Review: Streaming SpeechLLM Back-end Architecture for ASR & Translation
Let me break down the architectural trade-offs for each approach for streaming SpeechLLM (ASR + translation):
Architecture Comparison
1. Triton Only
Audio → Triton Ensemble:
[Preprocessor] → [Encoder model] → [LLM (BLS or TRT-LLM backend)] → Tokens
Strengths:
- Mature, production-grade, single system to operate
- Ensemble pipelines chain stages cleanly
- gRPC streaming support out of the box
- TRT-LLM backend gives excellent throughput on NVIDIA hardware
Weaknesses:
- LLM efficiency is lower than vLLM (no PagedAttention-style dynamic KV management natively)

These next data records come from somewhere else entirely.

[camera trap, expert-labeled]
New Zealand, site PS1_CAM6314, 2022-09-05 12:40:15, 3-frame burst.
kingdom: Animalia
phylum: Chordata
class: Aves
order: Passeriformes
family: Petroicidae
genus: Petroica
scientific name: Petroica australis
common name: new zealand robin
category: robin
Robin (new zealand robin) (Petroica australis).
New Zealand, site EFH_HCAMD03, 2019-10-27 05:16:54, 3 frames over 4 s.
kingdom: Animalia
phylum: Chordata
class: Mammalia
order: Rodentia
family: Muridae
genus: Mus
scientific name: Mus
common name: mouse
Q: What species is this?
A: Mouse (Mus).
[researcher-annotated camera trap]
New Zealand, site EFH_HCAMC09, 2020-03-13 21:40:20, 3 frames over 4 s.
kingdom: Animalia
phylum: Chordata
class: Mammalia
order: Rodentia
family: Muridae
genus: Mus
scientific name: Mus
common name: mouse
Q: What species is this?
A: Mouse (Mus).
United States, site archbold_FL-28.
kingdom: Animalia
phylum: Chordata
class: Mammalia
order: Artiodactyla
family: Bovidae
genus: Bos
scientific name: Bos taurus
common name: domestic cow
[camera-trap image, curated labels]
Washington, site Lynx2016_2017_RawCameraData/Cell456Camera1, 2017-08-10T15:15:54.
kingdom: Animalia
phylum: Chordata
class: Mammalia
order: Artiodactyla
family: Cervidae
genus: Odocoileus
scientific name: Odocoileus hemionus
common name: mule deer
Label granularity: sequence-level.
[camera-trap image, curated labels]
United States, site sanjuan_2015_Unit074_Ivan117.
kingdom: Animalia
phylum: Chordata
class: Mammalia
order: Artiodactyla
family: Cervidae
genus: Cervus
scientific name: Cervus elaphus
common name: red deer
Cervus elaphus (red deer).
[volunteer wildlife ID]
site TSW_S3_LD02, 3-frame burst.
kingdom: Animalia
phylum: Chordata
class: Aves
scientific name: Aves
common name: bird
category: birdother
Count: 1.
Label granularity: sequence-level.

- Encoder → LLM data transfer is in-process but less flexible for inter-GPU RDMA
- Scaling encoder and LLM independently is hard (tied to ensemble topology)
- State management for chunked streaming audio across requests is awkward in BLS
2. Triton + vLLM
Audio → Triton (encoder/preprocessor) --HTTP/gRPC--> vLLM (LLM decoder) → Tokens
Strengths:
- Best-in-class LLM decoder (PagedAttention, continuous batching)
- Clean separation: Triton handles audio, vLLM handles generation
Weaknesses:
- Serialization overhead: Embeddings cross process boundaries over gRPC/HTTP — not GPU-to-GPU direct
- No unified scheduler — Triton and vLLM have no awareness of each other’s load
- Chunked streaming audio requires explicit state management between the two systems
3. vLLM + Dynamo (current approach)
HTTP → Frontend → Processor
→ ASR Encode Worker (GPU 0) --NIXL RDMA--> PD Worker/vLLM (GPU 1) → Tokens
Strengths:
- NIXL RDMA: GPU-to-GPU embedding transfer with near-zero latency (no serialization, no CPU copy)
- Independent scaling: Encoder and LLM workers can be on separate GPUs, scaled independently
- E/PD is ideal for ASR: ASR input is processed once (no iterative prefill benefit from P/D separation), so E/PD avoids unnecessary round-trips
- Streaming-first design: explicitly designed for chunked audio in future iterations
- KV-aware routing: useful for multi-turn sessions (translation w/ context)
- Unified observability, dynamic GPU scheduling via planner
Weaknesses:
- Most complex operationally (etcd/NATS/ZMQ, service discovery)
- Still pre-release (1.0.0 not on PyPI yet)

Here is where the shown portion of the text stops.